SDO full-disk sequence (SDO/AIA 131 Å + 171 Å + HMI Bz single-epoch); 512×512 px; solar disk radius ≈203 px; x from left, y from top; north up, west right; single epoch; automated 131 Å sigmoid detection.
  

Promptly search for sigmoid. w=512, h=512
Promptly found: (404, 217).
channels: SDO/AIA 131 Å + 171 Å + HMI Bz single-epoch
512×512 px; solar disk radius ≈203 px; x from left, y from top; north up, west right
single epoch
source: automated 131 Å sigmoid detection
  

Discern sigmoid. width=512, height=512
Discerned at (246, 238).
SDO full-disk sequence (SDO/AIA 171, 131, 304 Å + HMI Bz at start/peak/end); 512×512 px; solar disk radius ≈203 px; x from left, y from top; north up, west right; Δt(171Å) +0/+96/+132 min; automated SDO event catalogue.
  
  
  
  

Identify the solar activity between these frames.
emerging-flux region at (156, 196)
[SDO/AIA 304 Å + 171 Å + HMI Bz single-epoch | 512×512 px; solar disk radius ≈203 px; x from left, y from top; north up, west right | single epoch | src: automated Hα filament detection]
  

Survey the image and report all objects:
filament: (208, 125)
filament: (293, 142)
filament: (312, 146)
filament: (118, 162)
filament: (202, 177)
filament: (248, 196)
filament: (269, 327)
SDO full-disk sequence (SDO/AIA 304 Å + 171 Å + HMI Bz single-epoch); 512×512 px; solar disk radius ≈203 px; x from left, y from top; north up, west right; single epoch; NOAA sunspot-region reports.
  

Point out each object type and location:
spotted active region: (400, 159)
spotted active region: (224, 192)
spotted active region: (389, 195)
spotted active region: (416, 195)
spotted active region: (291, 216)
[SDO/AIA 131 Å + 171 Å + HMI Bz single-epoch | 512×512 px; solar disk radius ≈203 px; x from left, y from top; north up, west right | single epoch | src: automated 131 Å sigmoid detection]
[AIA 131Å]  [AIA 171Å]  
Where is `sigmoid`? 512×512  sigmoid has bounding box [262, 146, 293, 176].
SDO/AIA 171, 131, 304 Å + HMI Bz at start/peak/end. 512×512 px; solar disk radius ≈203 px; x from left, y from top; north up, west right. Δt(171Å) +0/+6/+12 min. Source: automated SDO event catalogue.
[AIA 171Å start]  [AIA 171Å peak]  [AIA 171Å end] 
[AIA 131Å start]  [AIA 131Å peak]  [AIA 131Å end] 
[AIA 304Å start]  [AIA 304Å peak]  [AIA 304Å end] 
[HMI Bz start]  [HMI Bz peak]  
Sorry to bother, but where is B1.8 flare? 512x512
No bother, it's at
************
Please convert the entries above, from the line with "[SDO/AIA 131 Å" to the line with "[HMI Bz start]" (both included), into a JSON list of strings, one string per line, leaving out blank lines.

[
  "[SDO/AIA 131 Å + 171 Å + HMI Bz single-epoch | 512×512 px; solar disk radius ≈203 px; x from left, y from top; north up, west right | single epoch | src: automated 131 Å sigmoid detection]",
  "[AIA 131Å]  [AIA 171Å]  ",
  "Where is `sigmoid`? 512×512  sigmoid has bounding box [262, 146, 293, 176].",
  "SDO/AIA 171, 131, 304 Å + HMI Bz at start/peak/end. 512×512 px; solar disk radius ≈203 px; x from left, y from top; north up, west right. Δt(171Å) +0/+6/+12 min. Source: automated SDO event catalogue.",
  "[AIA 171Å start]  [AIA 171Å peak]  [AIA 171Å end] ",
  "[AIA 131Å start]  [AIA 131Å peak]  [AIA 131Å end] ",
  "[AIA 304Å start]  [AIA 304Å peak]  [AIA 304Å end] ",
  "[HMI Bz start]  [HMI Bz peak]  "
]